* Begin Excerpt provided *

I think you're WILDLY understating what he did for the the Brewers and how he rebuilt this entire organizations philosophy. From Latin America to developing pitching to even being aggressive.

 

No, because I literally acknowledged that in my post.

My point is, losing Stearns isn't really that much of a loss for future purposes. You can keep a guy's philosophy and the foundation they built long after they are gone. This is not college football, losing the main guy (head coach in college football terms), doesn't result in an exodus of the current guys and then no one wants to come in because they are gone. Most of the personnel outside of Stearns (if not all) will stick around. 

 

 

Posted
33 minutes ago, MrTPlush said:

No, because I literally acknowledged that in my post.

My point is, losing Stearns isn't really that much of a loss for future purposes. You can keep a guy's philosophy and the foundation they built long after they are gone. This is not college football, losing the main guy (head coach in college football terms), doesn't result in an exodus of the current guys and then no one wants to come in because they are gone. Most of the personnel outside of Stearns (if not all) will stick around.

* End Excerpt provided *
* Begin Entries *

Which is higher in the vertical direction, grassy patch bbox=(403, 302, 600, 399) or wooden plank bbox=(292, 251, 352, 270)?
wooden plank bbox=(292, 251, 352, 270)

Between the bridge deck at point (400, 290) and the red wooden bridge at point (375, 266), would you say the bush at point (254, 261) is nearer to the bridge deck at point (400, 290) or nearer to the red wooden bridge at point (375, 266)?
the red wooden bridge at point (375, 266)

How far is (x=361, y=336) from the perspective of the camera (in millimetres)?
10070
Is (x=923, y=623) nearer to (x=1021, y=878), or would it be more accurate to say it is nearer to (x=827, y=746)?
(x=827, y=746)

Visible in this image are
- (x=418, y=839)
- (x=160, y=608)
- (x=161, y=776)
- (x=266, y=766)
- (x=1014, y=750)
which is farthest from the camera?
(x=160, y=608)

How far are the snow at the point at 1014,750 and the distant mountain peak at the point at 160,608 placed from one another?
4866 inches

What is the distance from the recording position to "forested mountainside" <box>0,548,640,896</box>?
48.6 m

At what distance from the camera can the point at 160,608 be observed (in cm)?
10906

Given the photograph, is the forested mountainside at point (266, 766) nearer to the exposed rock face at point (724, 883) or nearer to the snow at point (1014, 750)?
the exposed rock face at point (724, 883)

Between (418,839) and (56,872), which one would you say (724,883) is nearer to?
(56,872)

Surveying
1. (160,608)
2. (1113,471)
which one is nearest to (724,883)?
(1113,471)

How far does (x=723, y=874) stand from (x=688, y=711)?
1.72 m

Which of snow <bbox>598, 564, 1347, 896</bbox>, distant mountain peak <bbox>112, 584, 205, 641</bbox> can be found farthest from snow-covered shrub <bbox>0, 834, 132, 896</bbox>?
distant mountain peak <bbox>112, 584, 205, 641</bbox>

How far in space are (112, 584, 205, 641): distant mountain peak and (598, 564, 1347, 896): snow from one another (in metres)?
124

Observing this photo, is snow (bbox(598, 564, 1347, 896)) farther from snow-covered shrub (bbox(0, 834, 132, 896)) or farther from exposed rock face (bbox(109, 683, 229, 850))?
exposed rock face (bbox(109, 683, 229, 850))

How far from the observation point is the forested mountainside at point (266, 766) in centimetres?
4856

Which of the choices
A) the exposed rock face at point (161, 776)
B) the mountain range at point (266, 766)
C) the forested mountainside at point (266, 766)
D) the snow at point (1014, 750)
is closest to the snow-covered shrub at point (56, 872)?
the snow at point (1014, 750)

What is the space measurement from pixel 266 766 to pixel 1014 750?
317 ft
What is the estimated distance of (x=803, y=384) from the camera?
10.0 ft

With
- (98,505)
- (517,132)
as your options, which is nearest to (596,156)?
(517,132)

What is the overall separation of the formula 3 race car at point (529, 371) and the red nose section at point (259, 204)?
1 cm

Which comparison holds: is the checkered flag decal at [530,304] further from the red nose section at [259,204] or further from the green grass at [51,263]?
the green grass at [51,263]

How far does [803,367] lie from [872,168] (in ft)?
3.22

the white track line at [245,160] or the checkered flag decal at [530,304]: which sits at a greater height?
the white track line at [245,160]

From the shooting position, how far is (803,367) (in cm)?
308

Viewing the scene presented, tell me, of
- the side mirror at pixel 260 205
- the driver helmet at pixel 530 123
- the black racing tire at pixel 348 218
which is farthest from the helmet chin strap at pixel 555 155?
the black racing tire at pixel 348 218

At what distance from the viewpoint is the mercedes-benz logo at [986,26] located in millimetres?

* End Entries *

## Problems to solve
1. Summarize the Brewers forum excerpt in two sentences.
2. Print the stretch of the Brewers forum excerpt from "I think you're" through "even being aggressive.".
3. According to the Brewers forum excerpt, what is this situation not like?

## The results
1. One commenter says the other is wildly understating what was done for the Brewers, including rebuilding the organization's philosophy in areas from Latin America to pitching development. The reply says this was already acknowledged and argues that losing Stearns is not much of a loss for the future, because his philosophy and foundation can be kept and most of the other personnel will stick around.

2.
I think you're WILDLY understating what he did for the the Brewers and how he rebuilt this entire organizations philosophy. From Latin America to developing pitching to even being aggressive.

3. It is not like college football.